Ягодицы Китти медленно приобретали багрово-синюшный оттенок. Многочисленные полосы пересекали их во всех направлениях. Некоторые особо жестокие удары хлыста оставили извивающиеся следы на ее талии, боках и даже на передней стороне бедер. Израненная кожа влажно поблескивала от пота и сукровицы. Решив немного освежить ее ощущения и разнообразить свои, я принес ведро холодной воды и щедро окатил ее попку и бедра. Китти застонала от неподдельного облегчения. Холодная вода облегчила боль, но создала новую почву для моих дальнейших экспериментов.
В отличие от Ларисы, я не стал особо мучать ее ожиданием начала заключительного акта нашего развлечения, и сразу же хлестнул хлыстом строго параллельно ее влажно поблескивающим ягодицам. Во все стороны разлетелись брызги воды, а воздух прорезал очередной вопль. Теперь характер ее криков изменился – Китти вопила, уже не сдерживаясь, на полную мощь голосовых связок, а в перерывах между ударами ласкала мой слух подвываниями и всхлипами. Несомненно, она очень страдала. После довольно неслабых ударов Ларисы ее попка представляла собой почти сплошную открытую рану, и теперь я был вынужден больше внимания уделять бедрам. Два раза мне удалось, воспользовавшись тем, что она отчаянно сучила ногами, особо удачно полоснуть по внутренней стороне ее прелестных ножек, исторгая из ее груди животные вопли. Хлыст мне нравился все больше и больше, и я даже немного расстроился, что попробовать его на попке Ларисы смогу только после окончания ее беременности. Но передо мной лежала Китти, и я продолжил с не меньшим удовольствием подвергать ее ягодицы жесткому массажу. Повторяя опыт с линейкой, я зашел ей за спину и с размаху вытянул хлыстом вдоль ее очаровательной ножки. Хлыст лег на ее нежную кожу почти всей своей поверхностью, оставив на ней сначала почти незаметную полосу длиной сантиметров в восемьдесят. Китти, уже забыв о всякой гордости, плакала навзрыд и продолжала безуспешные попытки вырваться из стальной хватки четырех наручников. Ее рыдания прерывались лишь в момент нанесения очередного удара и сменялись отчаянными воплями. Я же настолько увлекся созерцанием ее мучений, что сбился со счета и вопросительно взглянул на Ларису.

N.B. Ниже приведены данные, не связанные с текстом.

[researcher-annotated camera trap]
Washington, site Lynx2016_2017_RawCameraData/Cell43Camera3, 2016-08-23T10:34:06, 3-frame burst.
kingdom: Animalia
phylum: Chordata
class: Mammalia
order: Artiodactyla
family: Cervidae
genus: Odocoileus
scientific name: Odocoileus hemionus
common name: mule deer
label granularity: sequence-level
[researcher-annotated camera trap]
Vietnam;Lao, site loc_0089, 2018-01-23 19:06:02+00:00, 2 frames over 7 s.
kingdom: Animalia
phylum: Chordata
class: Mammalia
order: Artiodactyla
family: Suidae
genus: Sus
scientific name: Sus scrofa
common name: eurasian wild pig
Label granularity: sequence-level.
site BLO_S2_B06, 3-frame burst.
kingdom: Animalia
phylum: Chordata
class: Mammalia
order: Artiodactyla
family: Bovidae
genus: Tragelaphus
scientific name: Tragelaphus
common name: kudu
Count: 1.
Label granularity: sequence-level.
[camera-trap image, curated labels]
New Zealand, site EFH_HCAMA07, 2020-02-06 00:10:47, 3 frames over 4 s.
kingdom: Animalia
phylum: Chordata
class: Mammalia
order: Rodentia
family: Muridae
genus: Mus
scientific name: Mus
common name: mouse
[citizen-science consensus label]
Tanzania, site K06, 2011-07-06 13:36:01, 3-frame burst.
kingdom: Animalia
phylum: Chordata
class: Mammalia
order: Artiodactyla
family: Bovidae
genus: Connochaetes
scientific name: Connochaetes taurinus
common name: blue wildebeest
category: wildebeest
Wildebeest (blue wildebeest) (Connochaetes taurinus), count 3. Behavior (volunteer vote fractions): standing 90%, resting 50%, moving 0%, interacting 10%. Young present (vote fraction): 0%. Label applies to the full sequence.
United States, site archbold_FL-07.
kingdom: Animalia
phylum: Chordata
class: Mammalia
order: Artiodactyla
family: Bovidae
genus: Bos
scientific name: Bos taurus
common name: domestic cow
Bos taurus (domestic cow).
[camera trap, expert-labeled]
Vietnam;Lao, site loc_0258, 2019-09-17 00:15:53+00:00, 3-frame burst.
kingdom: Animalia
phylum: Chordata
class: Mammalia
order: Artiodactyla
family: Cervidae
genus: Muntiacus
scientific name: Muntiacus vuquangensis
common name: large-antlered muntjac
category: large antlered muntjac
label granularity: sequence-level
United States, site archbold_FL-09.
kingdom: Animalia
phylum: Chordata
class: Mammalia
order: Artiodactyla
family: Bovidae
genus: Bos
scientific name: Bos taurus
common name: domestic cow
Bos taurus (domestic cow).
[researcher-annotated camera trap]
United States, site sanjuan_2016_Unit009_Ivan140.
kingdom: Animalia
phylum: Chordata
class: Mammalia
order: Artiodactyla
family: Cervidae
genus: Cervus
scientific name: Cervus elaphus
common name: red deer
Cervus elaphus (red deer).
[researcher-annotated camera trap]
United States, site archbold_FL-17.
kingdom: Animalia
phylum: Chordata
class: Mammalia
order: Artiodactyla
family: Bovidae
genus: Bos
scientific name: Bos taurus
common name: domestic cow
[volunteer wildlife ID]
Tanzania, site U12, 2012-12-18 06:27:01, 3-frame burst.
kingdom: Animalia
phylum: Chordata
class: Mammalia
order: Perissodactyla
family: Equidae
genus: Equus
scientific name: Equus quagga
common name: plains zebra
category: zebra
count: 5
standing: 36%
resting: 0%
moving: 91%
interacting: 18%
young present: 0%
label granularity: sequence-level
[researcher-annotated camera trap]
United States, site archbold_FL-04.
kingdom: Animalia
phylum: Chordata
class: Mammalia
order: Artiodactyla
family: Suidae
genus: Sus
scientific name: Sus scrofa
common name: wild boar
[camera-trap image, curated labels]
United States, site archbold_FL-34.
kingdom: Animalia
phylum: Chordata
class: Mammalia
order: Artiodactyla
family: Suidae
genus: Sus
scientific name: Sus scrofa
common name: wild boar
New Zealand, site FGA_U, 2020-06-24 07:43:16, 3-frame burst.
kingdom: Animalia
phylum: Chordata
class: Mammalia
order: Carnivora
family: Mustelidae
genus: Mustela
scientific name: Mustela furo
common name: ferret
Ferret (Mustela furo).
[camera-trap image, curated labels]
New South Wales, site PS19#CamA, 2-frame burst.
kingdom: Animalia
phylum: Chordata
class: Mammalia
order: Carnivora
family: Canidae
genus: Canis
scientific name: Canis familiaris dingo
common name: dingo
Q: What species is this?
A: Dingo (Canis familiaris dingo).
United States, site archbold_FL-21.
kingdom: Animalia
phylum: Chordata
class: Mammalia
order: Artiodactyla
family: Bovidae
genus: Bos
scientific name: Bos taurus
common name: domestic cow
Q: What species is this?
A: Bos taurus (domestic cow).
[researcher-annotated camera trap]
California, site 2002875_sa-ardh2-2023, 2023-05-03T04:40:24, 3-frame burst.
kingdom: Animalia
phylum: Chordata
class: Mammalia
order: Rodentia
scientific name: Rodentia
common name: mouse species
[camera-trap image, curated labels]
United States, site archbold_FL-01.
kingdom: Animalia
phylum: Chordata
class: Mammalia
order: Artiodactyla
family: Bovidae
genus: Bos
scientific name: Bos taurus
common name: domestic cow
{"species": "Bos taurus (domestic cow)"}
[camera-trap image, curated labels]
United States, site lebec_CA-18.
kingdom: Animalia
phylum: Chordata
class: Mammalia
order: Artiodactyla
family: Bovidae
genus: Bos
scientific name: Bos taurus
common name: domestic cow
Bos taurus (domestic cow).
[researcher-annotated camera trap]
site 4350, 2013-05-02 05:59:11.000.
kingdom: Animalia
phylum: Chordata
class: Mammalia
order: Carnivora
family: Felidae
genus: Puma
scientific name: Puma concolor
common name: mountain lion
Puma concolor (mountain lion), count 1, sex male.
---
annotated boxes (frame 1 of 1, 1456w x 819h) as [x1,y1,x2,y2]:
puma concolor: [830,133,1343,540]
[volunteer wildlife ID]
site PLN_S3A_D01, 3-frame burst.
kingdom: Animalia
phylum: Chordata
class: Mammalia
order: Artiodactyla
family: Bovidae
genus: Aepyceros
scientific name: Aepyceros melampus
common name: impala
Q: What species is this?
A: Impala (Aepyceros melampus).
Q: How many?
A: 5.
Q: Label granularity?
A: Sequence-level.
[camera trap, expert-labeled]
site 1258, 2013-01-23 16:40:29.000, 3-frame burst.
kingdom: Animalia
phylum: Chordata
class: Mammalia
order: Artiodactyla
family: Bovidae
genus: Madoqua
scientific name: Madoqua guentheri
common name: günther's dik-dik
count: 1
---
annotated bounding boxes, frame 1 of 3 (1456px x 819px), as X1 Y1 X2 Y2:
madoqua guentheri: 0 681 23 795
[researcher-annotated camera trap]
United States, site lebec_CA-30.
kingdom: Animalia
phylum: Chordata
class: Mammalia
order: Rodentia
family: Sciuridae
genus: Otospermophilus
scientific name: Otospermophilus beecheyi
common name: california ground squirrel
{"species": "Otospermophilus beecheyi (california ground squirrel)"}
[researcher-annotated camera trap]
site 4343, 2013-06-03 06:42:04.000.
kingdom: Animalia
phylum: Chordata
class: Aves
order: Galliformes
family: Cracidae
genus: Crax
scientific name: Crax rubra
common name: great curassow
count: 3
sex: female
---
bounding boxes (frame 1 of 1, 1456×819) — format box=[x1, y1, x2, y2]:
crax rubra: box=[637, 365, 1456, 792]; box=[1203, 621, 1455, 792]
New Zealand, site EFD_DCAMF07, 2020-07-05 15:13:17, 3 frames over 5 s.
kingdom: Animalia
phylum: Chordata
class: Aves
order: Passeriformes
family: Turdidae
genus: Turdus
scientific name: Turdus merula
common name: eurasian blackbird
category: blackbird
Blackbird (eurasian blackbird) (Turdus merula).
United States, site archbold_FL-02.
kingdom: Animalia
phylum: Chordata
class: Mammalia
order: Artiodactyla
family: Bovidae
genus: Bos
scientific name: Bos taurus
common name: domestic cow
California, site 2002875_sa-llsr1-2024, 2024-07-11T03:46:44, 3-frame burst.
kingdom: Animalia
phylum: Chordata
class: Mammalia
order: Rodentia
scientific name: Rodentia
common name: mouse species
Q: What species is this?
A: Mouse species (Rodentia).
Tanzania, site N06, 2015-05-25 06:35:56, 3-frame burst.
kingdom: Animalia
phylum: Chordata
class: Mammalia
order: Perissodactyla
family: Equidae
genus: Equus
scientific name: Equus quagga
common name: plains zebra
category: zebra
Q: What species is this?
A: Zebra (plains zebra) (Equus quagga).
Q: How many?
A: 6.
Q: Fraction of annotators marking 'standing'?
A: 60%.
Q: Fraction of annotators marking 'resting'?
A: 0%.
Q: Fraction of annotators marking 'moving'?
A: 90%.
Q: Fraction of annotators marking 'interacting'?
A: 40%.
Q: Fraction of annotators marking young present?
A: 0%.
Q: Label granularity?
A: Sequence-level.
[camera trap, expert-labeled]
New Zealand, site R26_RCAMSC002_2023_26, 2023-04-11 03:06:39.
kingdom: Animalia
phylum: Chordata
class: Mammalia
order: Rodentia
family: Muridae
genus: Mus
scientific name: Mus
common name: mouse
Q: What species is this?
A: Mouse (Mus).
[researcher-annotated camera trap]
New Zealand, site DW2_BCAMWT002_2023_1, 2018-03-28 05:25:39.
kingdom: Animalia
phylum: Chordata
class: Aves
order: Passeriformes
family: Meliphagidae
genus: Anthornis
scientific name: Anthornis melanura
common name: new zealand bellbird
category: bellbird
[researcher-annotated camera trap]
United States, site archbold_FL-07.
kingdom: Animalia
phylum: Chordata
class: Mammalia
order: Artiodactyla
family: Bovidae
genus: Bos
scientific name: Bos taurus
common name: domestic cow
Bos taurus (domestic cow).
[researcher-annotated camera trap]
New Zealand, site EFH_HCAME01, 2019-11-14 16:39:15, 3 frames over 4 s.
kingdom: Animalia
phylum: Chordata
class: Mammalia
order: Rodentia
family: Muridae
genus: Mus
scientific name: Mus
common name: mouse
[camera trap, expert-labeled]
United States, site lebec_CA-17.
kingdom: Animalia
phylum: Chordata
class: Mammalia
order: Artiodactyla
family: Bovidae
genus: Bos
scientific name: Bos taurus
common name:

– Еще четыре, – сказала она, с интересом наблюдая за происходящим.
Теперь Китти начинала кричать еще до момента нанесения удара. Их я намеренно делал особо жестокими, вкладывая в них практически всю свою силу, но стараясь выбирать на попке и бедрах Китти наименее пострадавшие места (поскольку нетронутых уже не было). Каждый удар сопровождался такими истошными воплями, что даже у меня кровь стыла в жилах, а Тиффани испуганно вздрагивала за объективом телекамеры. Именно этим объяснялся тот факт, что на финальных кадрах этой сцены изображение прыгало во все стороны.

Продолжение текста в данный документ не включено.